Mitchell Baker, Executive Chairwoman with Mozilla, wrote that Eich “made this decision for Mozilla and our community”. In the statement, Baker also wrote:
Mozilla prides itself on being held to a different standard and, this past week, we didn’t live up to it. We know why people are hurt and angry, and they are right: it’s because we haven’t stayed true to ourselves.
We didn’t act like you’d expect Mozilla to act. We didn’t move fast enough to engage with people once the controversy started. We’re sorry. We must do better.
[…] We have employees with a wide diversity of views.

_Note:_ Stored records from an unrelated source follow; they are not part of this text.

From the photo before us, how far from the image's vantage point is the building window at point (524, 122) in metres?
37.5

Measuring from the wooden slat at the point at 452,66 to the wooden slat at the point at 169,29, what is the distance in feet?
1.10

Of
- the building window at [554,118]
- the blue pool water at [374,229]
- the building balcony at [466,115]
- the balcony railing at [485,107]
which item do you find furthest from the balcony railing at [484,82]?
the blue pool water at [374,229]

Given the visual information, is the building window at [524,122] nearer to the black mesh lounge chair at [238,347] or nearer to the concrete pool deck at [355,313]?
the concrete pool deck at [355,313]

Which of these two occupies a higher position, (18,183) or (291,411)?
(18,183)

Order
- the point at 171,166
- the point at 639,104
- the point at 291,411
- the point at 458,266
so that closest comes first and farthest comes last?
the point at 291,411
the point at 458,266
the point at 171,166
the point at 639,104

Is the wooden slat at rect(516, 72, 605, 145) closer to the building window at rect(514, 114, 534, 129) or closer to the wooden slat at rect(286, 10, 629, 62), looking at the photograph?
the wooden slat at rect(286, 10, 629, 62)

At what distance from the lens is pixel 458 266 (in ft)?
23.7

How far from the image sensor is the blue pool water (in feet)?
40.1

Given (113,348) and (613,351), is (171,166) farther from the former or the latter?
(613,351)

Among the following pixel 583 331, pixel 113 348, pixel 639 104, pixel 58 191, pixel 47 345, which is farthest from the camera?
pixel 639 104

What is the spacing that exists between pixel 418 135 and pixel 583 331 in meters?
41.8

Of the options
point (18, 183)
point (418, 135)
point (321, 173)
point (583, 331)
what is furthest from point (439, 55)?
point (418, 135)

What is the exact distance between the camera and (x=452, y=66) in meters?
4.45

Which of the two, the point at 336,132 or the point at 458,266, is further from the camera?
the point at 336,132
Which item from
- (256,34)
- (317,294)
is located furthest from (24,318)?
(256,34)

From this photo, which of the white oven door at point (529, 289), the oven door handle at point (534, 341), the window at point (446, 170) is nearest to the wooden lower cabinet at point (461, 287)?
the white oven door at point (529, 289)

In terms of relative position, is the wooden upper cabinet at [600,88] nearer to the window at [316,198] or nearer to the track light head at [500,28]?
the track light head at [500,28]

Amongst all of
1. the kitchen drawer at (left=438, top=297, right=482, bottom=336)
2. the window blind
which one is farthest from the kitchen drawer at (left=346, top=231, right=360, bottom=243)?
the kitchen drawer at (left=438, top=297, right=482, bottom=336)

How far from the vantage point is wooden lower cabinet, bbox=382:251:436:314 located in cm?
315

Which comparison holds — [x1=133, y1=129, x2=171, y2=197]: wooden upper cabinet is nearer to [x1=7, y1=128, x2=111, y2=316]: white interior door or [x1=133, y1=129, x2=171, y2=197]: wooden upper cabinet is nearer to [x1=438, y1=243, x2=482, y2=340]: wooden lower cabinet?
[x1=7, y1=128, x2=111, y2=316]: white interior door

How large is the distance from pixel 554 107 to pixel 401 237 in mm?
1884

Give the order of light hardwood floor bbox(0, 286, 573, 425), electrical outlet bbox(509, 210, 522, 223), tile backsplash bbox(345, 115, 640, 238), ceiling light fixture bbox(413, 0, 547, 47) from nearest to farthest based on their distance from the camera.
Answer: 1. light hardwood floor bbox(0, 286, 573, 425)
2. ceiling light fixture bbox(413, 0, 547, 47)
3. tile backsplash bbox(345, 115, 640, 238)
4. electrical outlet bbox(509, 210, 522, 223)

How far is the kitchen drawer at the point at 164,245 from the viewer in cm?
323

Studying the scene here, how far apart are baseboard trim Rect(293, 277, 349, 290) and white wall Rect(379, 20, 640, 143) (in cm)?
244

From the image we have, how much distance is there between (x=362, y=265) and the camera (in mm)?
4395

Our culture of openness extends to encouraging staff and community to share their beliefs and opinions in public. This is meant to distinguish Mozilla from most organizations and hold us to a higher standard. But this time we failed to listen, to engage, and to be guided by our community.
The controversy came to a head when dating website, OkCupid, displayed a message to Mozilla Firefox users attempting to visit the website. In the message, OkCupid asked users to access their website using a browser which did not have an anti-gay CEO connected to it. It seemed that Eich attempted to make amends, by releasing a statement about the controversy on his own website. In the statement (which can be read here) Eich attempts to make promises to achieve LGBT inclusiveness, without actually apologising for his donation to support Prop 8, or for the reaction that ensued. Regardless, it seems that his efforts were not enough, as Mozilla confirmed his stepping down yesterday.
“[Mozilla] will emerge from this with a renewed understanding and humility,” Ms Baker concluded.